Mexico had independence, but not a consolidated state. It had constitutions, but also civil wars, invasions, debt, ecclesiastical power, military power, strong regions, and limited fiscal capacity. Its liberalism was organized around the need to build public authority.
That is why Jefferson and Juárez represent different questions. Jefferson asks: how can tyranny be avoided? Juárez asks: how can citizenship be created in a society of privileges? Morelos asks: how can independence become not only political but also social? Arriaga asks: how can one speak of equality in a country of large landowners and poor towns? The constitutional framers of 1917 ask: how can land and labor become constitutional matters?
The Contemporary Lesson
The comparison matters today because both countries remain caught in their founding dilemmas.
The United States distrusts the state even when it faces problems that require public capacity: inequality, health care, infrastructure, violence, climate change, polarization, and economic regulation. Its liberal tradition protects rights, but sometimes makes it difficult to imagine shared public goods.
Mexico, by contrast, often demands a strong state to address inequality, insecurity, corruption, and social abandonment. But its history shows that a strong state without limits can reproduce clientelism, centralization, opacity, and domination. State power can build citizenship, but it can also replace it.
The Mexican question is not whether the country needs state power or liberty. It needs both. Mexico requires strong institutions to protect rights, reduce inequality, and sustain sovereignty; but those institutions must be limited by legality, pluralism, accountability, and respect for human dignity.
The American question is also not simply how to limit the state. Liberty needs institutions. Without public capacity, rights become empty promises.
Conclusion
Liberalism is not a universal recipe. It is a tradition that changes according to the historical problems it confronts.
In the United States, liberalism meant limiting power in order to protect the individual.
In Mexico, liberalism meant building public power in order to create citizenship and dismantle privilege.
Both traditions are incomplete. The American tradition proclaimed universal rights while excluding millions. The Mexican tradition proclaimed legal equality while struggling with social inequality, institutional weakness, and centralization.
The comparative lesson is clear: self-rule is not liberalism; democracy is not automatically the rule of law; and state capacity does not guarantee liberty.
The democratic task is to connect all four elements: a people that governs itself, rights that limit power, institutions that work, and a public life oriented toward shared dignity.
* Doctora en Asuntos Públicos por la Florida International University y profesora de la Universidad Iberoamérica.
References
Jefferson, T. (2020). The Declaration of Independence. National Archives. (Original work published 1776).

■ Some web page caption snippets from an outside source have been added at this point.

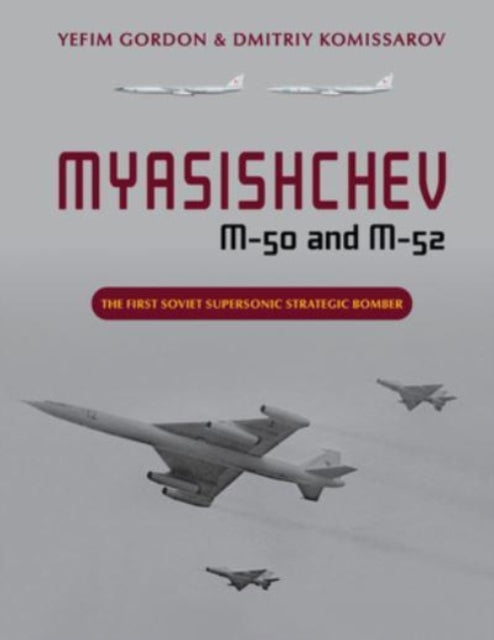 Myasishchev M-50 & M-52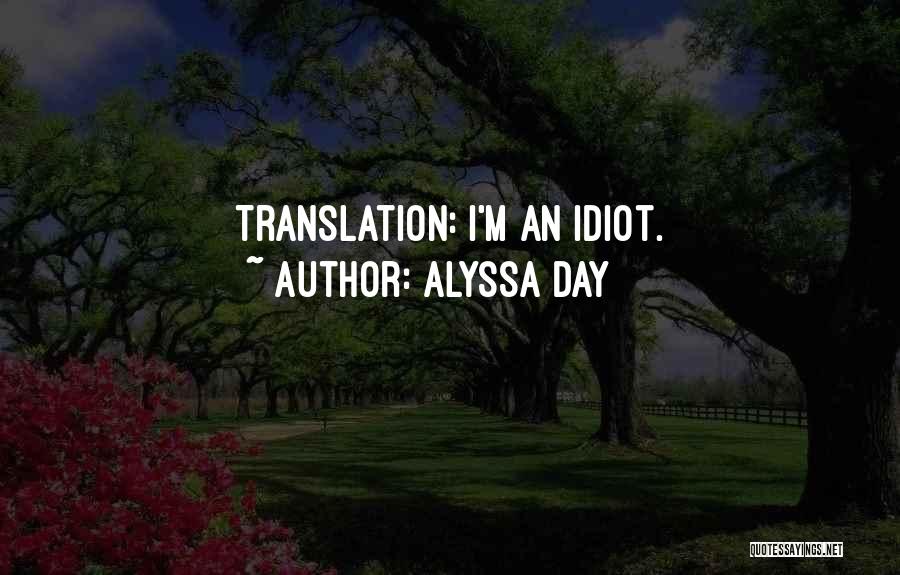 Alyssa Day Quotes: Translation: I'm An Idiot.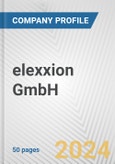elexxion GmbH Fundamental Company Report Including Financial, SWOT, Competitors and Industry Analysis- Product Image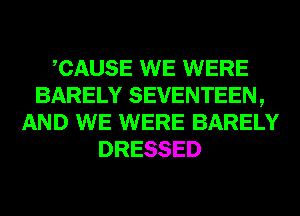 CAUSE WE WERE
BARELY SEVENTEEN,
AND WE WERE BARELY
DRESSED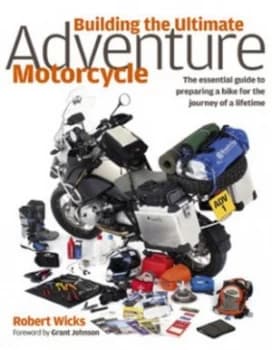 Building the Ultimate Adventure Motorcycle by Robert Wicks Hardback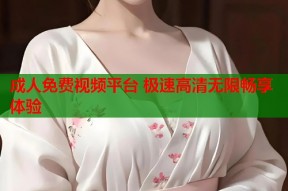 成人免费视频平台 极速高清无限畅享体验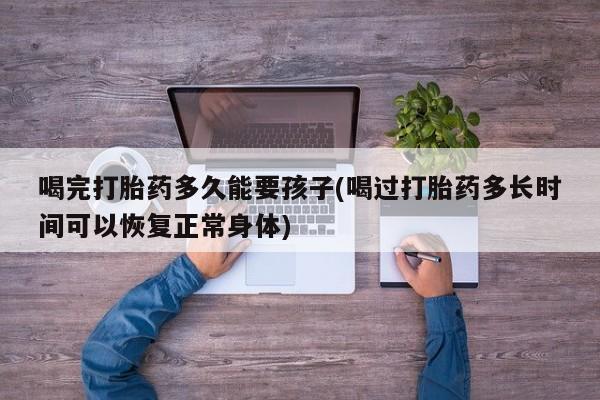 胎停大月份打胎药微信喝完打胎药多久能要孩子(喝过打胎药多长时间可以恢复正常身体)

Morelos, J. M. (2013). Sentimientos de la Nación. Museo de las Constituciones, UNAM. (Original work delivered 1813).
Locke, J. (1988). Two treatises of government (P. Laslett, ed.). Cambridge University Press. (Original work published 1689).
Reference readings
Costeloe, M. P. (1967). Church and state at the Mexican Constitutional Convention, 1856–1857. The Americas, 23(4), 427–447.
Hale, C. A. (1968). Mexican liberalism in the age of Mora, 1821–1853. Yale University Press.
Hale, C. A. (1989). The transformation of liberalism in late nineteenth-century Mexico. Princeton University Press.
Medina González, F. (2017). El socialismo constitucional de la Constitución de 1917: Génesis de los artículos 27 y 123. Revista de la Facultad de Derecho de México, 67(267).
Rodríguez O., J. E. (1998). The independence of Spanish America. Cambridge University Press.
Sinkin, R. N. (1973). The Mexican Constitutional Congress, 1856–1857: A statistical analysis. The Hispanic American Historical Review, 53(1), 1–26.
Wood, G. S. (1992). The radicalism of the American Revolution. Alfred A. Knopf.
Wood, G. S. (1998). The creation of the American Republic, 1776–1787. University of North Carolina Press.